* _To do_
Every record that follows should be printed verbatim.

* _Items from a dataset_
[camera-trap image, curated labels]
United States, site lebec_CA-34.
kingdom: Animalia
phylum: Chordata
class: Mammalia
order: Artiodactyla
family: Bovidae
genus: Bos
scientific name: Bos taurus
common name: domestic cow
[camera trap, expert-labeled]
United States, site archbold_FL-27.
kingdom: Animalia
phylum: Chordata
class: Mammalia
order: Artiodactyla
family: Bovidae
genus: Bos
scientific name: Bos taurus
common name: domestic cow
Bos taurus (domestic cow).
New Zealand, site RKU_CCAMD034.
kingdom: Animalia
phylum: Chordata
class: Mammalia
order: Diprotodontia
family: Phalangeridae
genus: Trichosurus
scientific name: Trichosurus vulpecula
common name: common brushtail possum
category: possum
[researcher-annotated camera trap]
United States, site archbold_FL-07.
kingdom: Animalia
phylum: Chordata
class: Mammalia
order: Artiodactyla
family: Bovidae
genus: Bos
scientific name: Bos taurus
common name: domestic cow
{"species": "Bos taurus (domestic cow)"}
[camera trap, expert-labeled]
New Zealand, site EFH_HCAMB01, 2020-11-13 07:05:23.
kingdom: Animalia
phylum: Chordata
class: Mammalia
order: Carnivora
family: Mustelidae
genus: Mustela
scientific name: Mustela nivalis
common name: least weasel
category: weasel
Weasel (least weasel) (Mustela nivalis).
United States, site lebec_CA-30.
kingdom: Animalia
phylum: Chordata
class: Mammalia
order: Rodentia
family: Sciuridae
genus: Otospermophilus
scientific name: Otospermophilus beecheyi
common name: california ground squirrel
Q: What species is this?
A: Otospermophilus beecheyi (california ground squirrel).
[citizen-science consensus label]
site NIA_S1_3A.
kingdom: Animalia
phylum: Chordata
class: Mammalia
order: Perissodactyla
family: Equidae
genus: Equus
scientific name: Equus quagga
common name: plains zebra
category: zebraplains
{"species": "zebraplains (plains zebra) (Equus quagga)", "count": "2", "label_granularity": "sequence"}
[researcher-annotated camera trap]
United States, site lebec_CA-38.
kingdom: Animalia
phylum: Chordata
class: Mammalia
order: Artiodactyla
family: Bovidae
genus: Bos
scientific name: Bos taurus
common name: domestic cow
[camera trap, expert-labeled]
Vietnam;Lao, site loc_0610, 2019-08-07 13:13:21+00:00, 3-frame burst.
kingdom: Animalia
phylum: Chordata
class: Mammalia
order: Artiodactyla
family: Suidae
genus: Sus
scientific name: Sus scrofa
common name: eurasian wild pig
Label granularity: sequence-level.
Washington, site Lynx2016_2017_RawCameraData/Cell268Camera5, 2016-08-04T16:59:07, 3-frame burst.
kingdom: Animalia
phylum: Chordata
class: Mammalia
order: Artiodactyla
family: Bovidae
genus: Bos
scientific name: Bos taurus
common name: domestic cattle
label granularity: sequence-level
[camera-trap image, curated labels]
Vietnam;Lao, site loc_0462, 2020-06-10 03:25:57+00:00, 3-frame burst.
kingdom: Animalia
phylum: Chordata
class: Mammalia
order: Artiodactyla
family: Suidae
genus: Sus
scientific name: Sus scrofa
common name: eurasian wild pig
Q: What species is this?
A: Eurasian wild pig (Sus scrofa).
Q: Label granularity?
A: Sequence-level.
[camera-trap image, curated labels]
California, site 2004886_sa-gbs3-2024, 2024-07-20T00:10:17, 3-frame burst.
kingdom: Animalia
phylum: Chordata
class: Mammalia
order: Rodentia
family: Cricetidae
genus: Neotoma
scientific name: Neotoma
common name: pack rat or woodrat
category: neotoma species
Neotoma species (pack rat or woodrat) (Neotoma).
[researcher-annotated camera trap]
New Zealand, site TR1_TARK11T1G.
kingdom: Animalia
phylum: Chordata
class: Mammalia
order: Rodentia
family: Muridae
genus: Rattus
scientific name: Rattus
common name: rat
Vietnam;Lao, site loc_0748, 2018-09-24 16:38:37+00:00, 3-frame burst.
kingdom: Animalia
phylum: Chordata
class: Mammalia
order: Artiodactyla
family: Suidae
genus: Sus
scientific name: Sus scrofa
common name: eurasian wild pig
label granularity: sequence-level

* _Final answer_
[camera-trap image, curated labels]
United States, site lebec_CA-34.
kingdom: Animalia
phylum: Chordata
class: Mammalia
order: Artiodactyla
family: Bovidae
genus: Bos
scientific name: Bos taurus
common name: domestic cow
[camera trap, expert-labeled]
United States, site archbold_FL-27.
kingdom: Animalia
phylum: Chordata
class: Mammalia
order: Artiodactyla
family: Bovidae
genus: Bos
scientific name: Bos taurus
common name: domestic cow
Bos taurus (domestic cow).
New Zealand, site RKU_CCAMD034.
kingdom: Animalia
phylum: Chordata
class: Mammalia
order: Diprotodontia
family: Phalangeridae
genus: Trichosurus
scientific name: Trichosurus vulpecula
common name: common brushtail possum
category: possum
[researcher-annotated camera trap]
United States, site archbold_FL-07.
kingdom: Animalia
phylum: Chordata
class: Mammalia
order: Artiodactyla
family: Bovidae
genus: Bos
scientific name: Bos taurus
common name: domestic cow
{"species": "Bos taurus (domestic cow)"}
[camera trap, expert-labeled]
New Zealand, site EFH_HCAMB01, 2020-11-13 07:05:23.
kingdom: Animalia
phylum: Chordata
class: Mammalia
order: Carnivora
family: Mustelidae
genus: Mustela
scientific name: Mustela nivalis
common name: least weasel
category: weasel
Weasel (least weasel) (Mustela nivalis).
United States, site lebec_CA-30.
kingdom: Animalia
phylum: Chordata
class: Mammalia
order: Rodentia
family: Sciuridae
genus: Otospermophilus
scientific name: Otospermophilus beecheyi
common name: california ground squirrel
Q: What species is this?
A: Otospermophilus beecheyi (california ground squirrel).
[citizen-science consensus label]
site NIA_S1_3A.
kingdom: Animalia
phylum: Chordata
class: Mammalia
order: Perissodactyla
family: Equidae
genus: Equus
scientific name: Equus quagga
common name: plains zebra
category: zebraplains
{"species": "zebraplains (plains zebra) (Equus quagga)", "count": "2", "label_granularity": "sequence"}
[researcher-annotated camera trap]
United States, site lebec_CA-38.
kingdom: Animalia
phylum: Chordata
class: Mammalia
order: Artiodactyla
family: Bovidae
genus: Bos
scientific name: Bos taurus
common name: domestic cow
[camera trap, expert-labeled]
Vietnam;Lao, site loc_0610, 2019-08-07 13:13:21+00:00, 3-frame burst.
kingdom: Animalia
phylum: Chordata
class: Mammalia
order: Artiodactyla
family: Suidae
genus: Sus
scientific name: Sus scrofa
common name: eurasian wild pig
Label granularity: sequence-level.
Washington, site Lynx2016_2017_RawCameraData/Cell268Camera5, 2016-08-04T16:59:07, 3-frame burst.
kingdom: Animalia
phylum: Chordata
class: Mammalia
order: Artiodactyla
family: Bovidae
genus: Bos
scientific name: Bos taurus
common name: domestic cattle
label granularity: sequence-level
[camera-trap image, curated labels]
Vietnam;Lao, site loc_0462, 2020-06-10 03:25:57+00:00, 3-frame burst.
kingdom: Animalia
phylum: Chordata
class: Mammalia
order: Artiodactyla
family: Suidae
genus: Sus
scientific name: Sus scrofa
common name: eurasian wild pig
Q: What species is this?
A: Eurasian wild pig (Sus scrofa).
Q: Label granularity?
A: Sequence-level.
[camera-trap image, curated labels]
California, site 2004886_sa-gbs3-2024, 2024-07-20T00:10:17, 3-frame burst.
kingdom: Animalia
phylum: Chordata
class: Mammalia
order: Rodentia
family: Cricetidae
genus: Neotoma
scientific name: Neotoma
common name: pack rat or woodrat
category: neotoma species
Neotoma species (pack rat or woodrat) (Neotoma).
[researcher-annotated camera trap]
New Zealand, site TR1_TARK11T1G.
kingdom: Animalia
phylum: Chordata
class: Mammalia
order: Rodentia
family: Muridae
genus: Rattus
scientific name: Rattus
common name: rat
Vietnam;Lao, site loc_0748, 2018-09-24 16:38:37+00:00, 3-frame burst.
kingdom: Animalia
phylum: Chordata
class: Mammalia
order: Artiodactyla
family: Suidae
genus: Sus
scientific name: Sus scrofa
common name: eurasian wild pig
label granularity: sequence-level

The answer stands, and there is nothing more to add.